また、ソースデータベースをレプリカコピーすることも可能(Oracleのスタンバイインスタンスなど)とし、プライマリデータベースはNutanix上に配置されている必要はなく、どこにあってもCDM機能を利用できるという。
タイムマシン機能は、データベースの状態をSLAの対象となる任意の時点に複製・更新・復元する。同社の統合スナップショット技術を活用することで、データベースのスナップショットを作成し、設備投資支出(CapEx)コストを削減するほか、稼働中のデータベースは最後に記録されたトランザクションまでの、特定時点でのクローン作成やリカバリが可能。
まずはOracleとPostgreSQLのデータベースエンジンをサポートし、将来的にはそのほかの普及しているデータベースのサポートも予定している。バージョンは順次拡張していくが、アーリーアクセスとしてユーザーに試験してもらっているバージョンは「Oracle 11.2.0.4 & 12.1.0.2」、「PostgreSQL 9.6 & 10.3」となる。
SDNの機能を備えた「Nutanix Flow」
Nutanix Flowは、昨年の「.NEXT Conference 2017」で発表したマイクロセグメンテーションがベースとなっている。Acropolis Hypervisor(AHV)に統合された機能となり、ネットワークをワンクリックでシンプルに管理するという。
特徴としては「仮想化環境の可視化機能」「ファイアウォールではなくEast-Westトラフィックに対応するためのマイクロセグメンテーション機能」「サービスチェイン・ネットワーク機能の提供」の3点を挙げている。
なぜ、同社がNutanix Flowを提供するのかについて鈴木氏は「これまでは境界セキュリティをデータセンター(DC)の入口に置くケースが多かったが、境界セキュリティだけではDC内でスケールアウトのシステムに障害が発生した際に、横串で障害が発生してしまう。そのため、各VM(仮想マシン)・コンテナ単位でセキュリティを確保し、通信を行うことが必要となり、全体の管理をワンクリックで可能にする」と、説明した。
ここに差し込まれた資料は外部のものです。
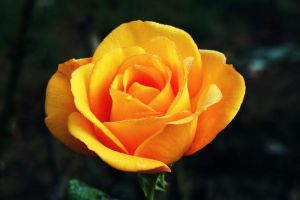 Deep Yellow Rose by DaFotoGuy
ユースケースとしては、グループ単位の隔離・検疫機能を必要とするVDIユーザー、アプリケーションセキュリティや環境分離を必要とするサーバ仮想化ユーザーなどを想定している。
将来的には買収したNetsilが提供するL7アプリケーションベースのマップ化と発見・検知するSaaSのアプリケーションと組み合わせ、監視機能を多様なクラウドで実現するという。